Posted to common-user@hadoop.apache.org by Robert Fynes <fy...@gmail.com> on 2013/04/02 17:38:44 UTC
Re: Using Hadoop for codec functionality

Thanks for both your responses. I was indeed talking about developing a
codec utility as the hadoop application itself.

In particular, thanks to Bertrand for the lengthy response. I'm actually
learning Hadoop at the moment, so I've been trying to find a suitable (very
modestly sized) application for a student project (1-2 weeks max).
I had previously written a codec utility in Perl that uses a combination of
dictionary (LZW) and arithmetic coding techniques. Compression rates aren't
that bad, but it's very slow.

In any case, I just thought that it might be interesting to Hadoop-ify the
program since compression/decompression is compute intensive and could
probably benefit from parallelization.
I'm thinking now that it might not be such a good fit after all.
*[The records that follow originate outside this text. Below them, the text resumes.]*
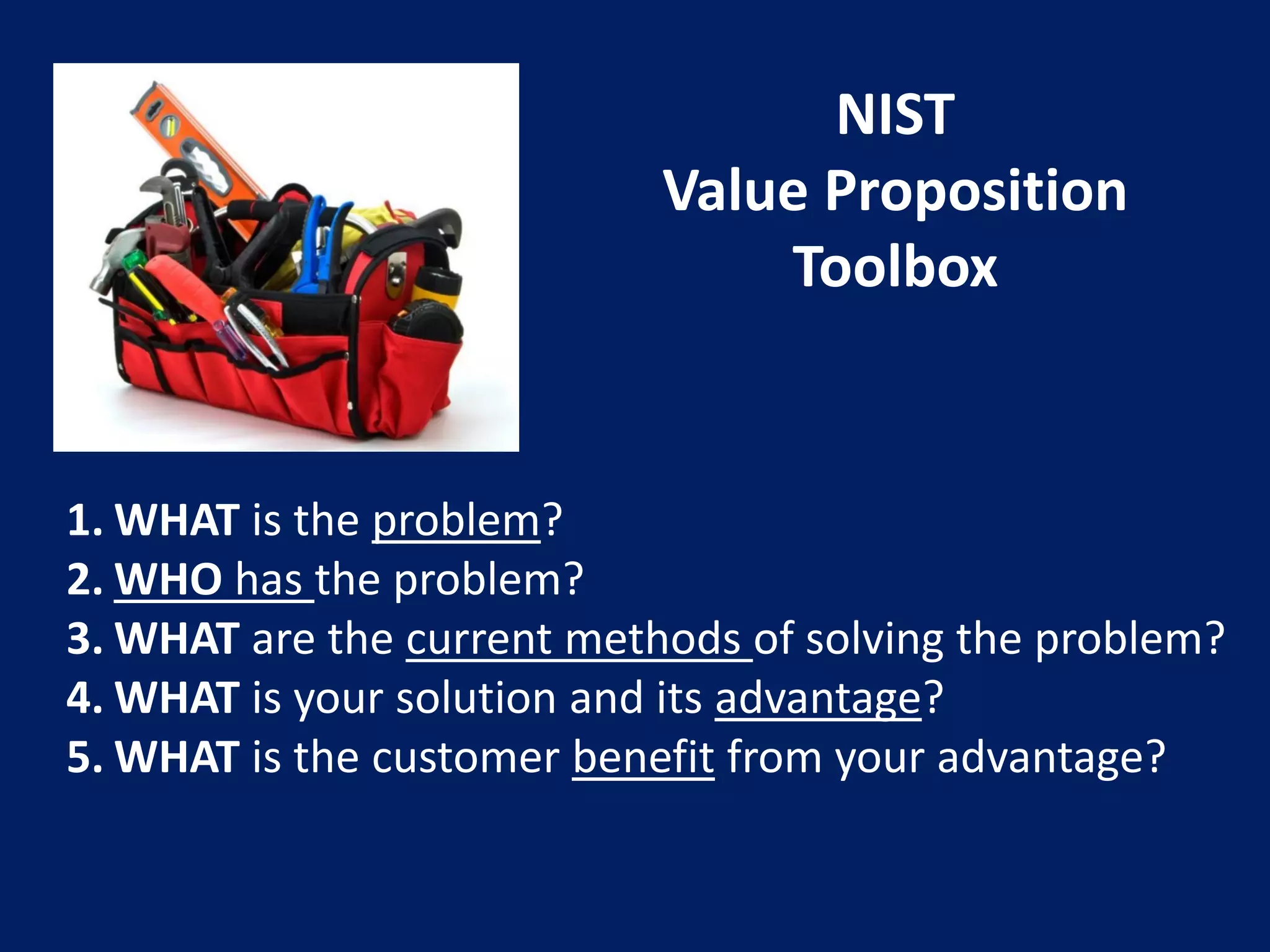 NIST
Value Proposition
Toolbox

1. WHAT is the problem?
2. WHO has the problem?
3. WHAT are the current methods of solving the problem?
4. WHAT is your solution and its advantage?
5. WHAT is the customer benefit from your advantage?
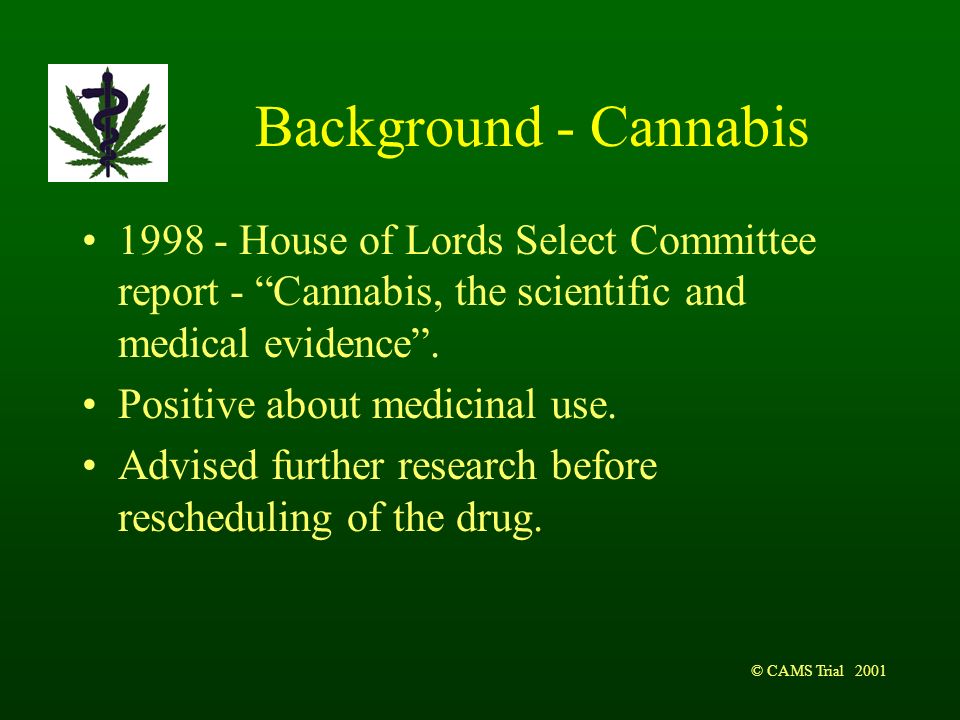 Background - Cannabis

• 1998 - House of Lords Select Committee report - “Cannabis, the scientific and medical evidence”.
• Positive about medicinal use.
• Advised further research before rescheduling of the drug.

© CAMS Trial 2001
Also, if anyone reading this has any novel ideas for demonstrating Hadoops
capabilities inside of a short developmental window, I'd love to hear about
it.
At the moment, I'm leaning towards a distributed grep, most likely with
some kind of agrep-like functionality. Not really a searingly inventive
idea, but if anyone can suggest some way I could make it more exciting, I'd
love to hear about that too.

-Rob


On 31 March 2013 10:38, Bertrand Dechoux <de...@gmail.com> wrote:

> Your question could be interpreted in another way : should I use Hadoop in
> order to perform massive compression/decompression using my own
> (eventually, proprietary) utility?
>
> So yes, Hadoop can be used to parallelize the work. But the real answer
> will depend on your context, like always.
> How many files need to be processed? What is the average size? Is your
> utility parallelizable? How the data will be used after
> compression/decompression?
>
> The number of files and their size is important because Hadoop is designed
> to deal with a relatively low number of files but relatively big : a few
> millions of gigabyte-sized files instead of 'milliards' of megabyte-sized
> files. Many small files could become an issue for the performance. But a
> huge files is not necessarily better because if your utility is not
> parallelizable then, regardless of Hadoop, uncompressing a 2GB file require
> a single process to read the whole file and then the uncompressed version
> need to be stored somewhere.
>
> So the final question is : for what purpose? If it is for massive
> decompression, keeping the compressed version inside Hadoop seems a sane
> strategy. So it might be better to rely on a standard compression utility
> and uncompress only before processing inside Hadoop itself. If it is for
> compression, well, it might not be that massive because you might not
> receive that many files at the same time.
>
> The common strategy in Hadoop is not to compress a whole file but instead
> compress the parts (blocks) of the file. This way the size of the
> compression work is limited/bounded and the work can be parallelized even
> with a non parallelizable compression utility. The drawback is that the
> "list of compressed blocks" is not a standard compressed file. And so the
> interoperability with other parts of your system is not granted without
> extra work.
>
> Bertrand
>
>
> On Sat, Mar 30, 2013 at 8:15 PM, Jens Scheidtmann <
> jens.scheidtmann@gmail.com> wrote:
>
>> Dear Robert,
>>
>> SequenceFiles do have either record, block or no compression. You can
>> configure, which codec (gzip, bzip2, etc.) is used. Have a look at
>> http://hadoop.apache.org/docs/current/api/org/apache/hadoop/io/compress/CompressionCodec.html
>>
>> Best regards,
>>
>> Jens
>>
>>
>>
>
>
> --
> Bertrand Dechoux
>